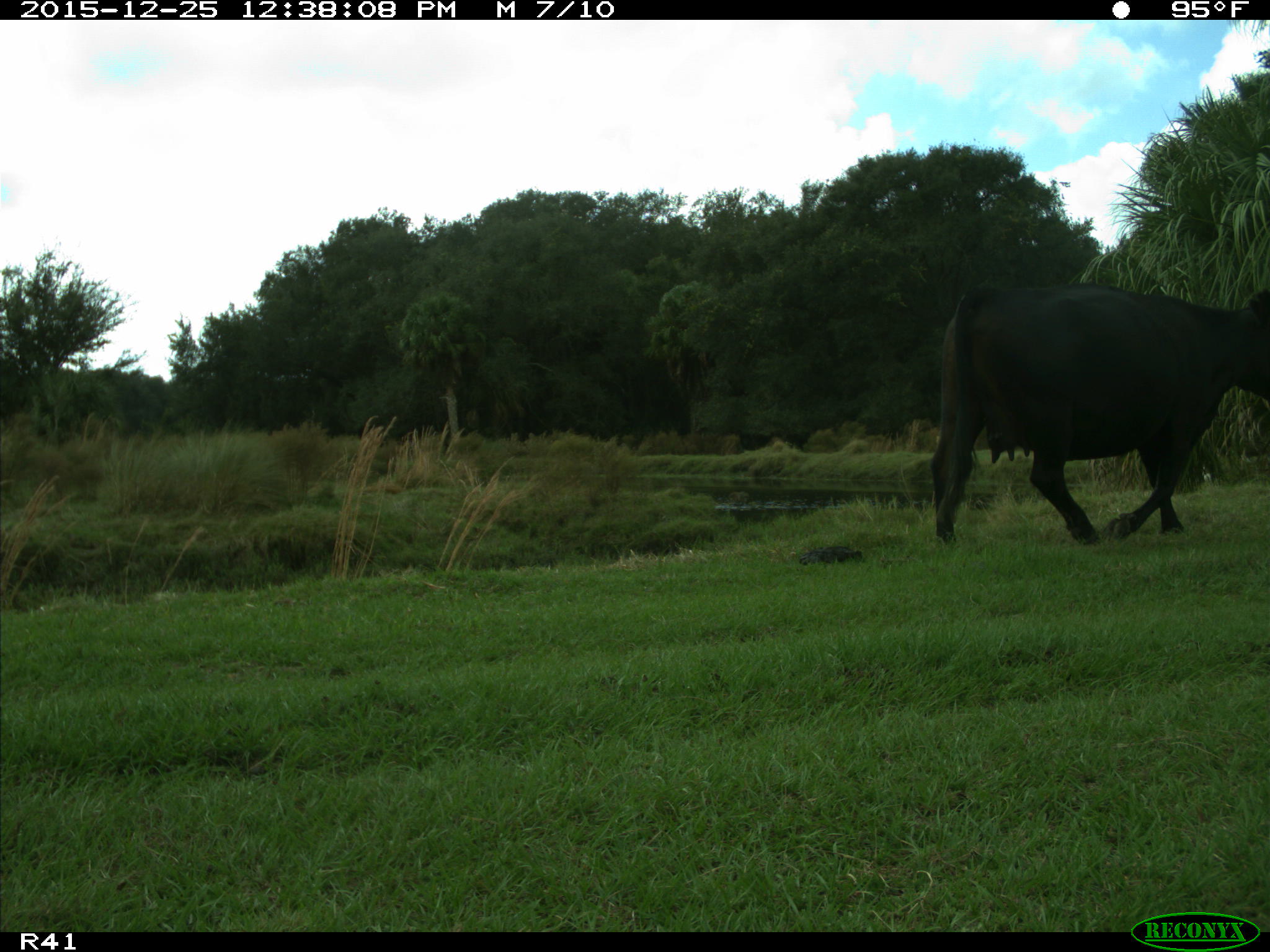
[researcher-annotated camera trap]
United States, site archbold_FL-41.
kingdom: Animalia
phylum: Chordata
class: Mammalia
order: Artiodactyla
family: Bovidae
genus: Bos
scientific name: Bos taurus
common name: domestic cow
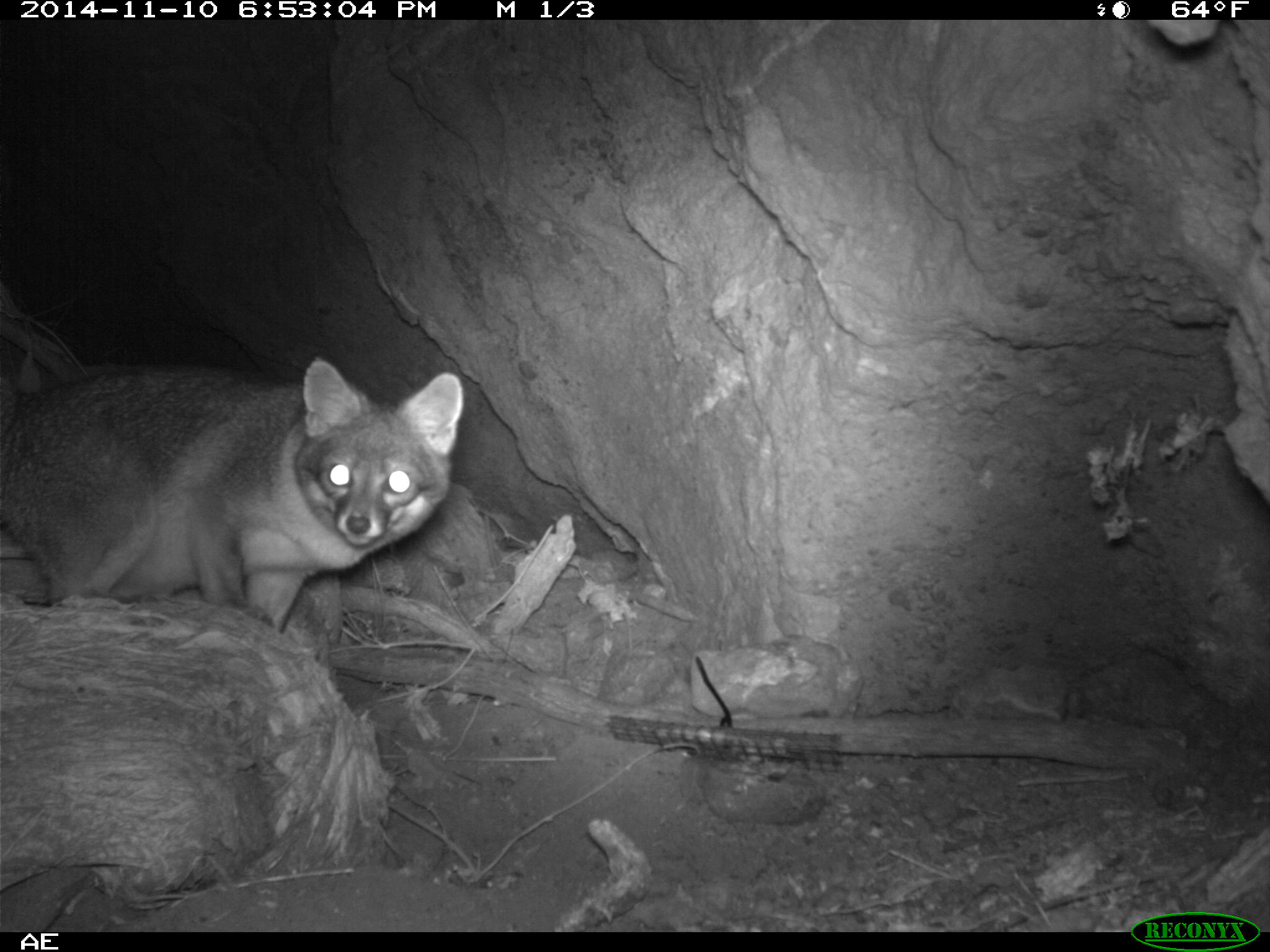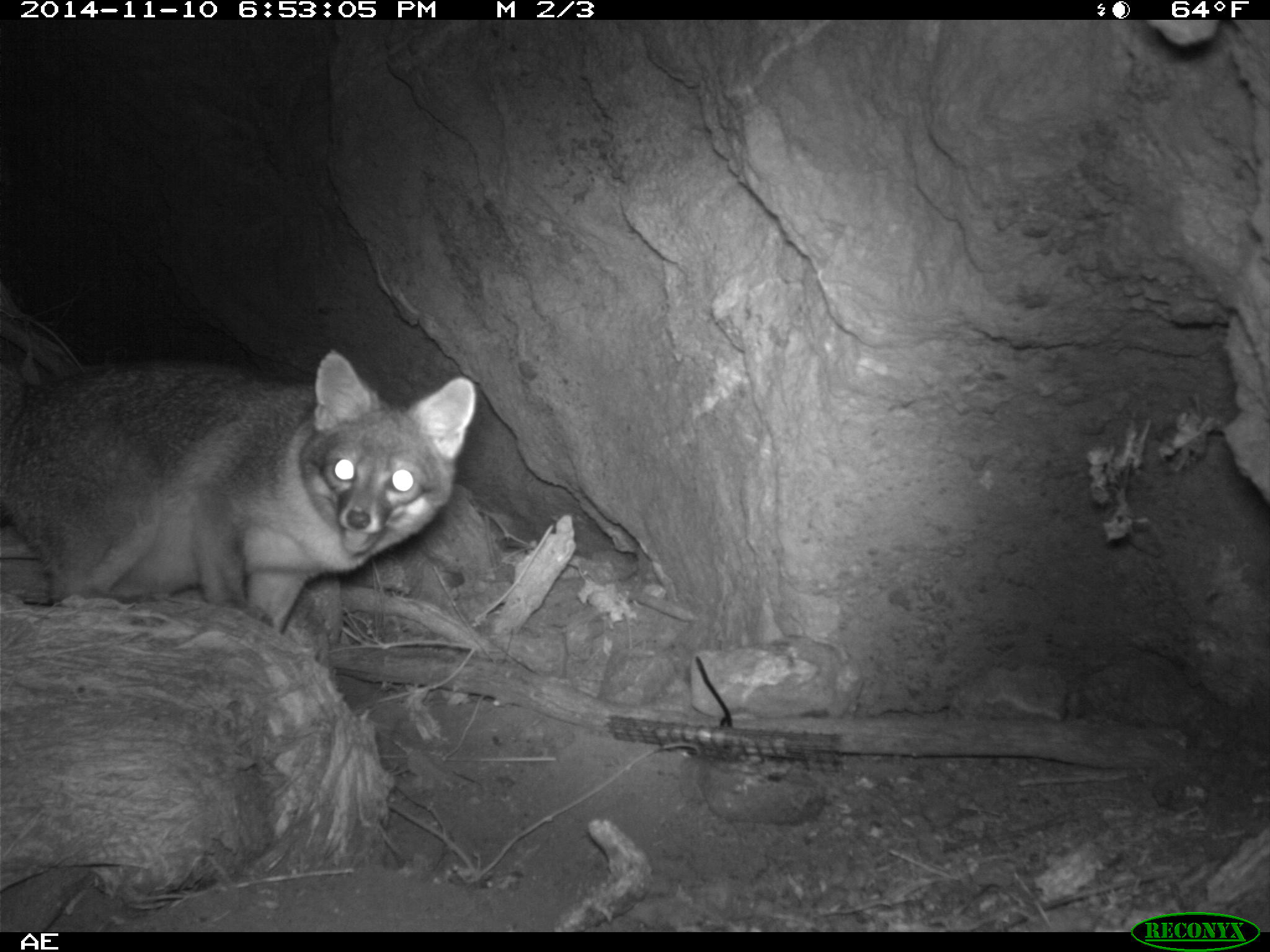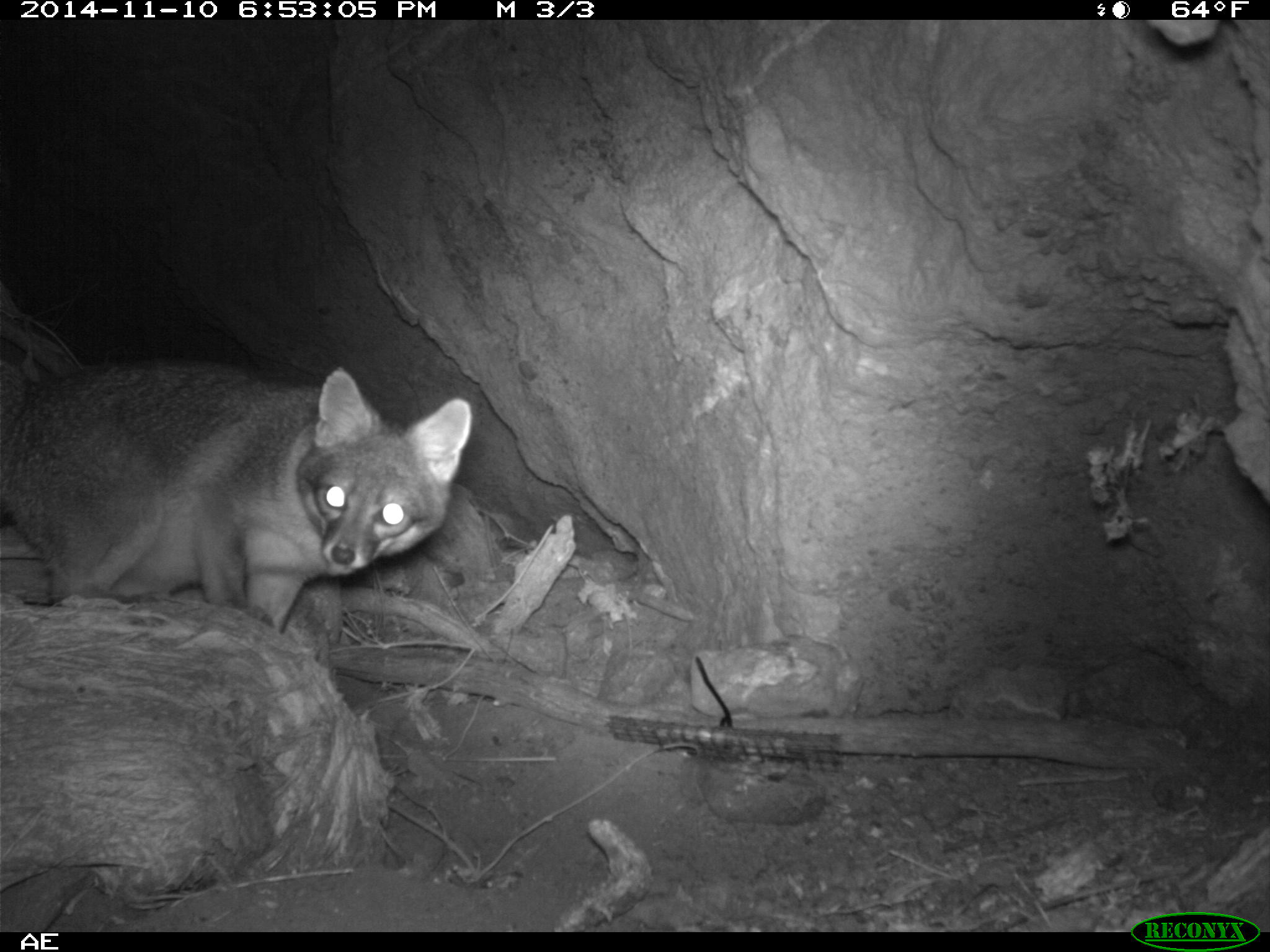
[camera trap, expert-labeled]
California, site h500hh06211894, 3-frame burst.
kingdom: Animalia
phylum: Chordata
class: Mammalia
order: Carnivora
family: Canidae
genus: Urocyon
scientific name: Urocyon littoralis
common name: island fox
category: fox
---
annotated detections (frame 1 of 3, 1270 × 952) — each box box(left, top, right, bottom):
fox: box(0, 357, 462, 632)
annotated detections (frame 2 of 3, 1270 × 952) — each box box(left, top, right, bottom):
fox: box(0, 350, 475, 632)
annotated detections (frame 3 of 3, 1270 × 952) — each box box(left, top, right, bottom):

- - - - -

With the pictures removed, return all the entries exactly.

ANSWER FOR THIS EXERCISE:
[researcher-annotated camera trap]
United States, site archbold_FL-41.
kingdom: Animalia
phylum: Chordata
class: Mammalia
order: Artiodactyla
family: Bovidae
genus: Bos
scientific name: Bos taurus
common name: domestic cow
[camera trap, expert-labeled]
California, site h500hh06211894, 3-frame burst.
kingdom: Animalia
phylum: Chordata
class: Mammalia
order: Carnivora
family: Canidae
genus: Urocyon
scientific name: Urocyon littoralis
common name: island fox
category: fox
---
annotated detections (frame 1 of 3, 1270 × 952) — each box box(left, top, right, bottom):
fox: box(0, 357, 462, 632)
annotated detections (frame 2 of 3, 1270 × 952) — each box box(left, top, right, bottom):
fox: box(0, 350, 475, 632)
annotated detections (frame 3 of 3, 1270 × 952) — each box box(left, top, right, bottom):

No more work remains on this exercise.